Recently about Lucene

While I'm working on getting my code into lucene.  I have patched 3.0.0 and 2.9.1 with my low memory patch.

By default the small memory footprint is enabled to change back to the default implementation set the following system property.

-Dorg.apache.lucene.index.TermInfosReader=default

Have fun!  If you have any problems or questions please let me know or add to this LUCENE-2205.



Lucene gives users the ability to search massive amounts of data in a very short amount of time.  However allowing users to page through the entire result set of their search can be difficult and risky depending on how many users are performing searches and how many of those users are paging through 100's if not 1,000's of hits per page.

Problem Scenario:

  • Each of your indexes contains 100,000,000's documents.
  • You have 500 users on your system actively performing searches.
  • You have 100 search results per page.
  • And, your typical user pages through the first 10 pages of results.  (Normal occurrence on some systems)

So for the 10th page you will have to collect 1,000 hits, at a cost of a float plus an int plus some object overhead per hit.  So let's say 20 bytes per hit.  So you have 500 users * 1,000 hits * 20 bytes = 1,000,000 bytes or 1M.  Easy, no problem, right?

Well what if you also give the users an easy way to move to the end of the result set.  Hmm...  Well for a result set size of 10,000 it's no big deal.  But what if you hand out result sets in the order of a 1,000,000 or even 10,000,000.

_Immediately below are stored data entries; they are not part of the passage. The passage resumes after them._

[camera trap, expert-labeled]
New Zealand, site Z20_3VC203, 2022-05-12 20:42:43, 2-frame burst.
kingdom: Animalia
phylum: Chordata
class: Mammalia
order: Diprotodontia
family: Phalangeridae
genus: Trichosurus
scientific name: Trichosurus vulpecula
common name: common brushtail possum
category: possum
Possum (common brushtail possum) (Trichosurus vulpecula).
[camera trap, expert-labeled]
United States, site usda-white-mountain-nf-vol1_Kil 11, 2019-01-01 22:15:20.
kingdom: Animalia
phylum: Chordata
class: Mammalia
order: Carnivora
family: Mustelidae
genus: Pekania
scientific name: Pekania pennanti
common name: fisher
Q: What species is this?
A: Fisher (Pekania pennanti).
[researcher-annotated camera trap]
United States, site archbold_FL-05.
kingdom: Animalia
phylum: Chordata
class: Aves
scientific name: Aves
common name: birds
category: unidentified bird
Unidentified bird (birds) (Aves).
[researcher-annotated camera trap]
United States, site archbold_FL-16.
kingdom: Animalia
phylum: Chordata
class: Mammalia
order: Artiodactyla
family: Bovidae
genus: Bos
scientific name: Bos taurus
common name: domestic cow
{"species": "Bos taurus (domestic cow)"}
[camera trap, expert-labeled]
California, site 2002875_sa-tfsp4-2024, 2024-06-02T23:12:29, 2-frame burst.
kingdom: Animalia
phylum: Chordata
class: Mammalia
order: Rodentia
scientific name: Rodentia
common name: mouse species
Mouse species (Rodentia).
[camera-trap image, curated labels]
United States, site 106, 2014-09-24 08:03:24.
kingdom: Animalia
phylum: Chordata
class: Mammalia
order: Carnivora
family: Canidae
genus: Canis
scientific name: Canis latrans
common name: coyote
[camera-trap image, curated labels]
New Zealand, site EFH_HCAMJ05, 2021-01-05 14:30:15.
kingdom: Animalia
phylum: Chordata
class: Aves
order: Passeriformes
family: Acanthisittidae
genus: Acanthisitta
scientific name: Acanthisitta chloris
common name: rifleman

At this point you really just want to prevent the system from running out of memory.  Because if you have 25 users getting 10,000,000 results each and they all click last page at the same time.  That's going to cost you 5 Gig of heap!  At least.  Some might say that it won't ever happen, but in my experience, if it can happen, it will.

So I created a Paging Hit Collector, that windows the hits to the users.  It's uses the last hit collected from the previous search pass, to feed the next search pass.  So yes if a user clicks the last page, it might perform multiple searches but, the system won't run out of memory.

The user's will get there answer eventually, and if your system gives them some feedback as it searches and pages, they will probably sit and wait for it to come back.  Instead of giving up and hitting cancel and search and cancel and search, and making the system worse and worse.

The Simple Example:

IndexSearcher searcher = new IndexSearcher(reader);
TermQuery query = new TermQuery(new Term("f1", "value")); IterablePaging paging = new IterablePaging(searcher, query, 100);
for (ScoreDoc sd : paging.skipTo(90)) {   System.out.println("doc id [" + sd.doc + "] " +     "score [" + sd.score + "]"); }

The More Advanced Example:

IndexSearcher searcher = new IndexSearcher(reader);
TotalHitsRef totalHitsRef = new TotalHitsRef(); ProgressRef progressRef = new ProgressRef();
TermQuery query = new TermQuery(new Term("f1", "value")); IterablePaging paging = new IterablePaging(searcher, query, 100);
for (ScoreDoc sd : paging.skipTo(90).                           gather(20).                           totalHits(totalHitsRef).                           progress(progressRef)) {
  System.out.println("time [" + progressRef.queryTime() + "] " +     "total hits [" + totalHitsRef.totalHits() + "] " +     "searches [" + progressRef.searchesPerformed() + "] " +     "position [" + progressRef.currentHitPosition() + "] " +     "doc id [" + sd.doc + "] " +     "score [" + sd.score + "]"); }

Here's a link to the code LUCENE-2215.

I've been using Lucene for the better part of 2 years, from initial playing around, to prototyping to production application.  It's an impressive library and it has come along way in the past couple of years.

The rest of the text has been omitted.